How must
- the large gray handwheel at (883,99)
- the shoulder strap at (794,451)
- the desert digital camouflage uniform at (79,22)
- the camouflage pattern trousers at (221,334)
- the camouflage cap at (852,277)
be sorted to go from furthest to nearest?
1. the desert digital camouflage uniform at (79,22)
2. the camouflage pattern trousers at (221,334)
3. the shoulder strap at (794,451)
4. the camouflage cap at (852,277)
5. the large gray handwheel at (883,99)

☆ ☆ ☆

Write out each of the rows above word for word, with nothing changed.

* TASK ANSWER *
How must
- the large gray handwheel at (883,99)
- the shoulder strap at (794,451)
- the desert digital camouflage uniform at (79,22)
- the camouflage pattern trousers at (221,334)
- the camouflage cap at (852,277)
be sorted to go from furthest to nearest?
1. the desert digital camouflage uniform at (79,22)
2. the camouflage pattern trousers at (221,334)
3. the shoulder strap at (794,451)
4. the camouflage cap at (852,277)
5. the large gray handwheel at (883,99)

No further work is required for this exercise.